Internal Data Transfer Objects

The Layers Pattern aims to minimize complexity by grouping objects with similar responsibility. One common question that arises when people apply this Pattern is how to integrate the Presentation and Business Layers, the two topmost Layers in the diagram below.

I find it curious that the relationship between these two Layers in particular sparks debate, whereas interactions between others, such as between Business and Persistence,seem to be more straightfiorward. I believe that we should use the same mindset when talking about relationships between any of this Layers, namely: the bottom Layer defines an API and the top Layer uses it. This API takes in and returns regular objects, and these objects encapsulate implementation details about which Layer they come from. The API is usually implemented as a Façade, and it returns proper, nom anemic, objects, with state and behavior.

But this isn’t necessarily a opular perspective. It is somewhat common to use Data Transfer Objects as the communication medium between Layers.

I think that the usage of DTOs as describe above has originated some of the most confusing architectures I’ve ever been exposed to.

DTO Quick Intro

Let’s quickly review what Data Transfer Objects are all about. Imagine a system with two nodes (e.g. Virtual Machines, processes, servers, web services… “node” here means something that has its own address space). Let’s imagine that you want to share data structures between these two nodes.

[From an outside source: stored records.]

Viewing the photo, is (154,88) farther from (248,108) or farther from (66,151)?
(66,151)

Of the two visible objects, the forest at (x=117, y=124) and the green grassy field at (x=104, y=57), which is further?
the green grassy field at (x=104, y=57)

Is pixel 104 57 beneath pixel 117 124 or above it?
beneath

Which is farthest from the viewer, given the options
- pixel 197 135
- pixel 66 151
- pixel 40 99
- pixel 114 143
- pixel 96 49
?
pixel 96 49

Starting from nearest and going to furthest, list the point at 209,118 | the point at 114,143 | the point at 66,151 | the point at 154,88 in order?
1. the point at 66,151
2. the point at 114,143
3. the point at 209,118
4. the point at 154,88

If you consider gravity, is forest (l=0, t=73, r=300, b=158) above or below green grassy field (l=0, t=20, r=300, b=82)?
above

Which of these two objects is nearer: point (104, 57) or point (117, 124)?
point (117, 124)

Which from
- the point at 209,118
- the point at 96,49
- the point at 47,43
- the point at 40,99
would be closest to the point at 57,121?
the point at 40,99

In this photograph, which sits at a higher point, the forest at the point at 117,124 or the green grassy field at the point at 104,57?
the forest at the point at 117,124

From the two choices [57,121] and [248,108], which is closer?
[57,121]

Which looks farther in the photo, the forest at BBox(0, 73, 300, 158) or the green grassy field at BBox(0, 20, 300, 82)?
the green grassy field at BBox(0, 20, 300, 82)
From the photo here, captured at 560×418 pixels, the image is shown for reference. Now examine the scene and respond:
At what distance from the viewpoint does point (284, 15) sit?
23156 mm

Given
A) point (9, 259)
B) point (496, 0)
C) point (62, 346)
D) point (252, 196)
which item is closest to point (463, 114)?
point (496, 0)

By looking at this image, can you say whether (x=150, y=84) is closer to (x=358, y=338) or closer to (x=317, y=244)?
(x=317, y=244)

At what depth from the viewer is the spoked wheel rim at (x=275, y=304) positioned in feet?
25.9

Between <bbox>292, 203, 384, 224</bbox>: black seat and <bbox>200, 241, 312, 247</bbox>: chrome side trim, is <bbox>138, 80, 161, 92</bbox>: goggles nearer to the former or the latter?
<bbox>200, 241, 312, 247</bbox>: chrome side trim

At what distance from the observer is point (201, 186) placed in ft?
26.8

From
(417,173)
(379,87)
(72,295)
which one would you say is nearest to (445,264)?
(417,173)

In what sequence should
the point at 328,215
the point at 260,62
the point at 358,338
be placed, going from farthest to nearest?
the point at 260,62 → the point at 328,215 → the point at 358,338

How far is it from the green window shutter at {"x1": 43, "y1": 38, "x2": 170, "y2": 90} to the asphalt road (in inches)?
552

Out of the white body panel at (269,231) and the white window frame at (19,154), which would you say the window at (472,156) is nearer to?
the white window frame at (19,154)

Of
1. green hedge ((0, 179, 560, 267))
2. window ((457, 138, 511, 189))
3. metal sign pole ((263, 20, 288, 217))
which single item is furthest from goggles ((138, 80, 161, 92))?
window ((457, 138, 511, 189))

One popular pattern is to send a proxy of the object to the client, which will then treat this proxy as if it was the actual object. One problem I have found with this approach is that, when following usual Object-Orientation guidelines, the object sent between nodes shouldn’t execute too much logic on its own but rather collaborate with other objects to accomplish iots goals. Those collaborating objects might not have been copied to the new server, therefore operations performed by the local proxy/copy may incur in expensive RPC or IPC calls as the proxy tries to reach out for its constellation of collaborating objects to perform the most basic tasks, like calling a toString() method.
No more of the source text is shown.